Print, word for word, the stretch of the records from the line containing "Looking at (252,69), is" through the end of the records.
=-=-=
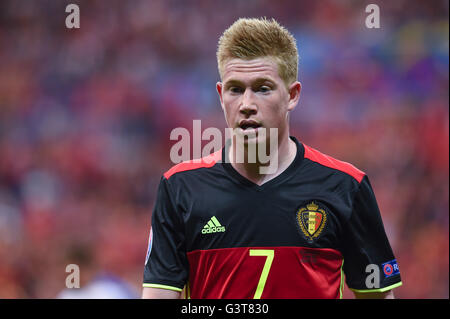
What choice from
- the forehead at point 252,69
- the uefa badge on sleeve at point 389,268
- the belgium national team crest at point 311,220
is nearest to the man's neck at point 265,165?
the belgium national team crest at point 311,220

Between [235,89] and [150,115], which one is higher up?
[150,115]

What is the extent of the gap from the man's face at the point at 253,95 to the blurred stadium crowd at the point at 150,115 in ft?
12.8

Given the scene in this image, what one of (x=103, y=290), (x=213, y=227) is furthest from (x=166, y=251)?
(x=103, y=290)

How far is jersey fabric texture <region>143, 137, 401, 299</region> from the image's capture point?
2555 mm

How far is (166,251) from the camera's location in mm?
2648

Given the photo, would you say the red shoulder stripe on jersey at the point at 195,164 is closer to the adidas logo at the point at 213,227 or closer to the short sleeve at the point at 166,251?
the short sleeve at the point at 166,251

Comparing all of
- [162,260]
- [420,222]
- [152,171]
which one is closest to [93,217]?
[152,171]

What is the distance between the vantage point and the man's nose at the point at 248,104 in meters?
2.56

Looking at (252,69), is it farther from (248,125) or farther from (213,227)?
(213,227)

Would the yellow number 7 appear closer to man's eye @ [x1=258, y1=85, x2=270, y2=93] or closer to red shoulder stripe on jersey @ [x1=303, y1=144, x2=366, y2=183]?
red shoulder stripe on jersey @ [x1=303, y1=144, x2=366, y2=183]

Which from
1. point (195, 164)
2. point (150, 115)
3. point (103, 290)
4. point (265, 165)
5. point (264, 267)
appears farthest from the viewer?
point (150, 115)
=-=-=
The completed task.
Looking at (252,69), is it farther from (248,125) or farther from (213,227)?
(213,227)

Would the yellow number 7 appear closer to man's eye @ [x1=258, y1=85, x2=270, y2=93] or closer to red shoulder stripe on jersey @ [x1=303, y1=144, x2=366, y2=183]?
red shoulder stripe on jersey @ [x1=303, y1=144, x2=366, y2=183]

Which from
1. point (195, 164)
2. point (150, 115)
3. point (103, 290)
4. point (265, 165)
5. point (264, 267)
appears farthest from the viewer?
point (150, 115)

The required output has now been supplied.